● TEXT SEGMENT:
Baum said it was not an allegorical story and I don't see much in the way of Eastern religion in the movie: there was a Wicked Witch of the _East_  but it is the Witch of the _North_ who is portrayed as good. A story like this -- as with such things, whether C.S. Lewis' _Narnia_ or Tolkien's _Lord of the Rings_ or even _Mary Poppins_ -- needs a Christian critique and parents should guide their children in understanding what is Biblical and what is not. But I think such stories have a place in our reading and viewing as Christians.

Here is an article which looks at some different interpretations of the movie as well as general background: http://en.wikipedia.org/wiki/The_Wonderful_Wizard_of_Oz

[Edited on 22-1-2005 by VirginiaHuguenot]


----------



## Ivan (Jan 22, 2005)

> _Originally posted by VirginiaHuguenot_
> [Do you mean Frank L. Baum or Richard Thorpe/King Vidor?



It was Baum. As it so happened I had NPR on (no, I don't make it a habit of listening to NPR, just channel-switching). There was a lady on who wrote a book entitled _There's No Place Like Ohm_ or something like that. She was making those claims.

Weird.

[Edited on 1-22-2005 by Ivan]


----------



## Authorised (Jan 22, 2005)

We actually watched parts of this movie in US History to draw parallels to the Populist party, which was popular during this time. 

I don't think it has anything to do with religion. If anything, its political allegory.


----------



## cultureshock (Jan 22, 2005)

> _Originally posted by psaulm119_
> Neither of us wants to tell her that she should do as we say, but not as we do. Which leads me to one principle that I think makes sense--_we will not watch any DVDs that we would want to keep her from, as well._



I'm not sure if this is necessary. Personally, I think it could be beneficial to watch movies that I will not let my children see, even as a means of teaching them about maturity. The lesson would be that the world of reality and mature issues extends beyond what we parents, as their guardians and protectors, allow them to see. Otherwise, the whole family "dumbs down" its viewing choices around the youngest member of the family. The potential dangers could be that the child comes to believe that the family revolves around him/her or that he/she maintains a naive perspective of maturity. Since his/her parents, who are to be the model of maturity to their child, watch kids' movies, the child may perceive such movies to portray the full extent of mature issues. For example, I would not let a five year old child see the Lord of the Rings movies, but I would still watch it myself, and tell the child why. Sometimes movies depict horrific violence for a very moral purpose. I would not let children see such violent movies due to the violence, but I might watch them myself. In my own experience, as I have matured, I have been able to watch movies in a different light, which I would not be able to handle as a young teenager.

● MATERIAL PROVIDED:
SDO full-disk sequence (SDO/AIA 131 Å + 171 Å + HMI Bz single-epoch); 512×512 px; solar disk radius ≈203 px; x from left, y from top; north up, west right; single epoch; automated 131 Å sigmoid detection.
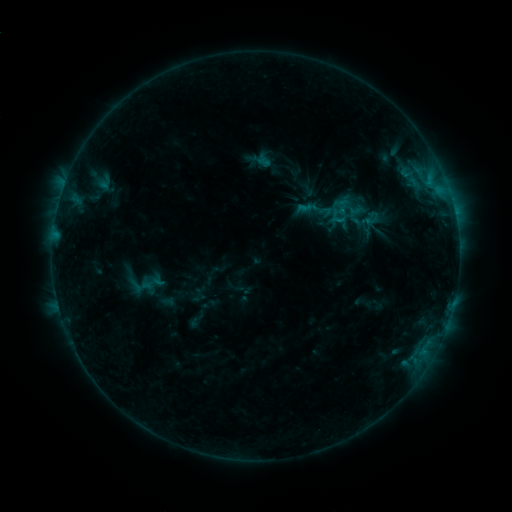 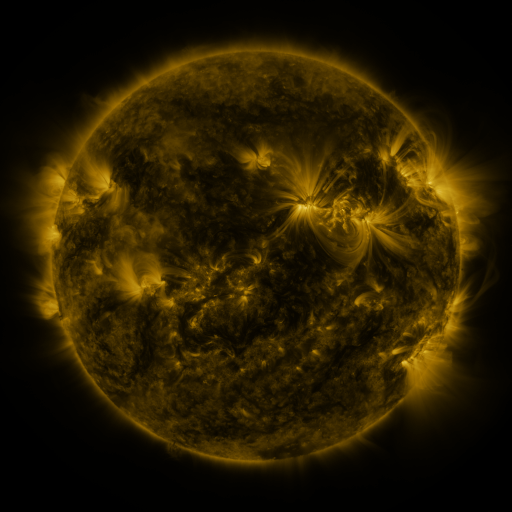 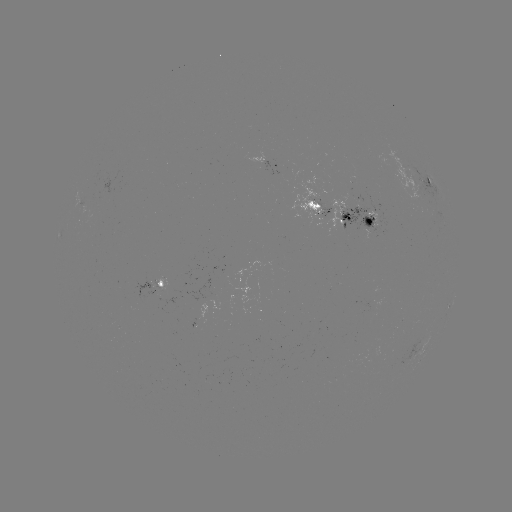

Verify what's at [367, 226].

● TASKS TO PERFORM:
A - Condense the paragraph in the forum thread that begins "I'm not sure if this is necessary" into a shorter paragraph that keeps its main points.
B - Echo, word for word, the stretch of the forum thread from "## Authorised (Jan" through "its political allegory.".
Work from the forum thread alone, not the material.

● WORKED ANSWERS:
A - I doubt this rule is needed. Watching movies that I won't let my children see can teach them that mature issues extend beyond what their parents allow them to view. Otherwise the whole family's viewing is scaled down to suit the youngest member. The child may then come to believe that the family revolves around him or her. Or, because the parents watch only kids' movies, the child may take those movies to show the full extent of mature issues. I would not let a five-year-old see the Lord of the Rings movies, but I would watch them myself and tell the child why. Some movies show horrific violence for a moral purpose, and I would keep children from them but might watch them myself. As I have matured, I have been able to watch movies in a different light that I could not have handled as a young teenager.

B -
## Authorised (Jan 22, 2005)

We actually watched parts of this movie in US History to draw parallels to the Populist party, which was popular during this time. 

I don't think it has anything to do with religion. If anything, its political allegory.